--- Record excerpts Enclosed Below ---

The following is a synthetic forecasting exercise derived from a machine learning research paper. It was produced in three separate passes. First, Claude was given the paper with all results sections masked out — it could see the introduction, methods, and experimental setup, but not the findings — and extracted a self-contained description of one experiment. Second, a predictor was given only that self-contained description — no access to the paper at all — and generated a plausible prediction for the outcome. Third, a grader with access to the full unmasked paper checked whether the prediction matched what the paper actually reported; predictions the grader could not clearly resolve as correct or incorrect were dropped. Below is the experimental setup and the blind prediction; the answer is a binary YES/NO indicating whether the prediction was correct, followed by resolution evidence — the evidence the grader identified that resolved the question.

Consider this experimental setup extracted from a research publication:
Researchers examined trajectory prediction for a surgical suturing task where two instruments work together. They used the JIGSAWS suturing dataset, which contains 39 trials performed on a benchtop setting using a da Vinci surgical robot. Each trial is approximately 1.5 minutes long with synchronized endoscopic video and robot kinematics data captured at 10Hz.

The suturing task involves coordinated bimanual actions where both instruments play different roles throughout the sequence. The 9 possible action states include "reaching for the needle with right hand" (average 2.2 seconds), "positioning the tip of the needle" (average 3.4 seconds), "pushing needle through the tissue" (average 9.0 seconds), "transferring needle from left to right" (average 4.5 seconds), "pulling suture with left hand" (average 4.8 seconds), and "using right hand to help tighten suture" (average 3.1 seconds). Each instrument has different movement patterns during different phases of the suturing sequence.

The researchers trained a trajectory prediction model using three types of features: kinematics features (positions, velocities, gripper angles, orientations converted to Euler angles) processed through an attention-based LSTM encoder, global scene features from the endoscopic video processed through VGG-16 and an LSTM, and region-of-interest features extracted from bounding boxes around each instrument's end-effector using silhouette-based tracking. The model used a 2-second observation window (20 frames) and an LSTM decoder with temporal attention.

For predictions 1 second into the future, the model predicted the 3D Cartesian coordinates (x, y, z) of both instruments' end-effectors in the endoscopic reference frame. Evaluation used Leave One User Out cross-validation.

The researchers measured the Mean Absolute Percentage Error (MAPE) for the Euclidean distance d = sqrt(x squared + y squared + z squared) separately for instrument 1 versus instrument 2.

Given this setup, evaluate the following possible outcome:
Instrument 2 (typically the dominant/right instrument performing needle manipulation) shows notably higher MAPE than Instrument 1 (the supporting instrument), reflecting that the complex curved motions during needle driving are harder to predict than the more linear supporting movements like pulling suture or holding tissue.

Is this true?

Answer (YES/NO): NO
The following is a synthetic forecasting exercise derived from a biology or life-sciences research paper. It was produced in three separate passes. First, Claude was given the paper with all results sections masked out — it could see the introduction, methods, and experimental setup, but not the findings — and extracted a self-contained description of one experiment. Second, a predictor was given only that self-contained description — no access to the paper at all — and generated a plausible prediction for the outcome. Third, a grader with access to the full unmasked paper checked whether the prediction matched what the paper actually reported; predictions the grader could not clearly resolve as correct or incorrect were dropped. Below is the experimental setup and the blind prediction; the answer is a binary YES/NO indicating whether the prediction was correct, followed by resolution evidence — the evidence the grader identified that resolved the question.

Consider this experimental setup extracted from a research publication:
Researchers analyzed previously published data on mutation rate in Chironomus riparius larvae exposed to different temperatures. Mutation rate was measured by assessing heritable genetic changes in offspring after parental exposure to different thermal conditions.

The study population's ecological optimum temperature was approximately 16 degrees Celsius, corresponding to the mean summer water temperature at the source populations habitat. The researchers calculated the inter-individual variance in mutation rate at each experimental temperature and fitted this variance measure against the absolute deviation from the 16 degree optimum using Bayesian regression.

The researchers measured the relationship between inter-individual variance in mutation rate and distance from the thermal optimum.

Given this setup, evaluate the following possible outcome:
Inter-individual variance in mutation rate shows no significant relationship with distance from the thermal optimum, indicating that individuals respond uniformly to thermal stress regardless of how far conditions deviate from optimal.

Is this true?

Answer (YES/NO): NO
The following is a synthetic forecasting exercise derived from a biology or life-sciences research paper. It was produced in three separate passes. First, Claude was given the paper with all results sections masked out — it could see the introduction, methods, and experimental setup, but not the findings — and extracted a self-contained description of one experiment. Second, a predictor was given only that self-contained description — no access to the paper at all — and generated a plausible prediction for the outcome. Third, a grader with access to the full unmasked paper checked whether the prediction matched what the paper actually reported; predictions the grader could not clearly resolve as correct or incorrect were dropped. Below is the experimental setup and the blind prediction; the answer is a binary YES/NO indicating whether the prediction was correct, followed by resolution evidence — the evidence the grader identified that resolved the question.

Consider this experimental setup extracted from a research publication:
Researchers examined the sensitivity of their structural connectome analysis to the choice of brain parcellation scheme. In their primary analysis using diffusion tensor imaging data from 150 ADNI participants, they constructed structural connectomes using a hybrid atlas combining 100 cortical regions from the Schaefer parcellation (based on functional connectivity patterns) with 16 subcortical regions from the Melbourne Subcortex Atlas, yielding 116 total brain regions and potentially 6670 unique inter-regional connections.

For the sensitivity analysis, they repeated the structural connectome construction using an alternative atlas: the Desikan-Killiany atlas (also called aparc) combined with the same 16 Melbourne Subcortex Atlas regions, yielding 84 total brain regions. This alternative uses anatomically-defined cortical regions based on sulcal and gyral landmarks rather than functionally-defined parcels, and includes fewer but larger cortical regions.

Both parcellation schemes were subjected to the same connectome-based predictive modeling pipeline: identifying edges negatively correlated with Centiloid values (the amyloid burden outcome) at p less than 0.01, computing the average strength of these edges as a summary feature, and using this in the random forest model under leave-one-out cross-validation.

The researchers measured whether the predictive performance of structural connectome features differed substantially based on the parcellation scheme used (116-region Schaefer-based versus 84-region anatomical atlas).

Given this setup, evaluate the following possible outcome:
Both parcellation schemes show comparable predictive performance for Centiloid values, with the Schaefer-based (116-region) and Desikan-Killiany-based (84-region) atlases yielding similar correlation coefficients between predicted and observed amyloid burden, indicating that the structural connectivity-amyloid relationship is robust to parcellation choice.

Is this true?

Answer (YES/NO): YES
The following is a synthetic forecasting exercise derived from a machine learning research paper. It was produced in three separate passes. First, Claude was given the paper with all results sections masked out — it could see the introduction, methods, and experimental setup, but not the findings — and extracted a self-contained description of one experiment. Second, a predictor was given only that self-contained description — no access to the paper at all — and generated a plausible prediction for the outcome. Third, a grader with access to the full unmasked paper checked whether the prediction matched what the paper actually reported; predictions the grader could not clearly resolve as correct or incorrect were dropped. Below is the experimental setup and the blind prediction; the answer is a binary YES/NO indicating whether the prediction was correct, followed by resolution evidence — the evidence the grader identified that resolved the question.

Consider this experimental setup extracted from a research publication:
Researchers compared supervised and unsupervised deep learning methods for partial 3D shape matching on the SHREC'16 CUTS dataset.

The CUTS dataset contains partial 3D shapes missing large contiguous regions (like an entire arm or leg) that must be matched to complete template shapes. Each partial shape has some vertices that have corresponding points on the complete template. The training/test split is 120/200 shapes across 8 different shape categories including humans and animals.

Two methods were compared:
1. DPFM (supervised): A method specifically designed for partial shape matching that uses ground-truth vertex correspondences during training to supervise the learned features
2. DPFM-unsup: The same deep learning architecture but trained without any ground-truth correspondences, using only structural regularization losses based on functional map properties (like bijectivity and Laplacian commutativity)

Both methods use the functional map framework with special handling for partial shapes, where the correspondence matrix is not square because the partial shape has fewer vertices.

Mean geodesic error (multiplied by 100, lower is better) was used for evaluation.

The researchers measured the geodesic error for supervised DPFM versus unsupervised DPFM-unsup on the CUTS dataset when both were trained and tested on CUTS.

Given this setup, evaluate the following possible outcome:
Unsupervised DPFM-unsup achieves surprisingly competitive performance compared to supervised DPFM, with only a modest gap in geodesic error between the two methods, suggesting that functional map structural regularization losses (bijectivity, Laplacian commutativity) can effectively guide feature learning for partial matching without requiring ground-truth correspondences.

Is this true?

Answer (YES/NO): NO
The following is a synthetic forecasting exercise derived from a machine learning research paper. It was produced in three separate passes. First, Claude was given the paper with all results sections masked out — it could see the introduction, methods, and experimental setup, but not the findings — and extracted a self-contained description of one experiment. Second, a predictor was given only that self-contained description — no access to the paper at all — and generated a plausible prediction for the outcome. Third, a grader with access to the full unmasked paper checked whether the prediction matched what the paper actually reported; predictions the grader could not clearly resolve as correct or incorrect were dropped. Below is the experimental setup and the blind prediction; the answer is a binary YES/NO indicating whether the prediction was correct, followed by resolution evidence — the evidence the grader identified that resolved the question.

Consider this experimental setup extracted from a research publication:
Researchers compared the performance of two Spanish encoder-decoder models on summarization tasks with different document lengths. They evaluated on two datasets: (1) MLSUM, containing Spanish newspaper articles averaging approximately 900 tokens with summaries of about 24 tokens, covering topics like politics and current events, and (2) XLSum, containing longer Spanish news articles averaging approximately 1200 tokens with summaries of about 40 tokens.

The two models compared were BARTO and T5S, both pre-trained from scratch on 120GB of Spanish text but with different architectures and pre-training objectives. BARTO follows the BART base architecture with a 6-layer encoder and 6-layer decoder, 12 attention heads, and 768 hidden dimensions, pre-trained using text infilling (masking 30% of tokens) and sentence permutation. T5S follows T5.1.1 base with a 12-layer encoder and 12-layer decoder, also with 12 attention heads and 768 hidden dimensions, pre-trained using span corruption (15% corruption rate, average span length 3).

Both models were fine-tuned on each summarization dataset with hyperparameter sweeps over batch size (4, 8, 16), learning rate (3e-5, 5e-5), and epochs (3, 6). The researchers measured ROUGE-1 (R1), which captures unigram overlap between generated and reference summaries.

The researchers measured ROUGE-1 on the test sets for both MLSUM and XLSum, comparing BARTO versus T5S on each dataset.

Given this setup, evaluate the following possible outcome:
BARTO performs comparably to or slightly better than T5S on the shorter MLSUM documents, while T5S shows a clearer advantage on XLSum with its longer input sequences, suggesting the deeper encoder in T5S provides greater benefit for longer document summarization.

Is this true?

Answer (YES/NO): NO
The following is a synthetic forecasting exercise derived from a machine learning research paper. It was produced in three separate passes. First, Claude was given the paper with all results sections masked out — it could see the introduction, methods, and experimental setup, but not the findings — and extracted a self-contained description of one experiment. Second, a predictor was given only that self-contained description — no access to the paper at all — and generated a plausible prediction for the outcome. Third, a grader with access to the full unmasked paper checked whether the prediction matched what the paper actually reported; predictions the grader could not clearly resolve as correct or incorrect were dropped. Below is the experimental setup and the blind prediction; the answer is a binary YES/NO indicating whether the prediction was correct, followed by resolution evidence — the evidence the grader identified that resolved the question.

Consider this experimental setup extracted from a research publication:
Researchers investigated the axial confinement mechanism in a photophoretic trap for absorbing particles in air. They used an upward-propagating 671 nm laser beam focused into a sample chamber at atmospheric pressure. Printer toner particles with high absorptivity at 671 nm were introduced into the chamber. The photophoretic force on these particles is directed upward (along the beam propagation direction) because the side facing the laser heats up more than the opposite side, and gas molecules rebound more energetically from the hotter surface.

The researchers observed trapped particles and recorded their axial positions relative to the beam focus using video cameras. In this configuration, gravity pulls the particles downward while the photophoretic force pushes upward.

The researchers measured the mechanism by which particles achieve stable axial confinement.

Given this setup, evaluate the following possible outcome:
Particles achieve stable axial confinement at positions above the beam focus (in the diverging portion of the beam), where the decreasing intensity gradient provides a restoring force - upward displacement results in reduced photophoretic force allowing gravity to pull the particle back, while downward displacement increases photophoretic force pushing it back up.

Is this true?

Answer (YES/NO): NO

--- End of Enclosed Record excerpts ---

#### What this task involves
Beginning with the first line of the entries, repeat each line exactly until you have reproduced the one containing "The suturing task", and add nothing further.

#### Output
The following is a synthetic forecasting exercise derived from a machine learning research paper. It was produced in three separate passes. First, Claude was given the paper with all results sections masked out — it could see the introduction, methods, and experimental setup, but not the findings — and extracted a self-contained description of one experiment. Second, a predictor was given only that self-contained description — no access to the paper at all — and generated a plausible prediction for the outcome. Third, a grader with access to the full unmasked paper checked whether the prediction matched what the paper actually reported; predictions the grader could not clearly resolve as correct or incorrect were dropped. Below is the experimental setup and the blind prediction; the answer is a binary YES/NO indicating whether the prediction was correct, followed by resolution evidence — the evidence the grader identified that resolved the question.

Consider this experimental setup extracted from a research publication:
Researchers examined trajectory prediction for a surgical suturing task where two instruments work together. They used the JIGSAWS suturing dataset, which contains 39 trials performed on a benchtop setting using a da Vinci surgical robot. Each trial is approximately 1.5 minutes long with synchronized endoscopic video and robot kinematics data captured at 10Hz.

The suturing task involves coordinated bimanual actions where both instruments play different roles throughout the sequence. The 9 possible action states include "reaching for the needle with right hand" (average 2.2 seconds), "positioning the tip of the needle" (average 3.4 seconds), "pushing needle through the tissue" (average 9.0 seconds), "transferring needle from left to right" (average 4.5 seconds), "pulling suture with left hand" (average 4.8 seconds), and "using right hand to help tighten suture" (average 3.1 seconds). Each instrument has different movement patterns during different phases of the suturing sequence.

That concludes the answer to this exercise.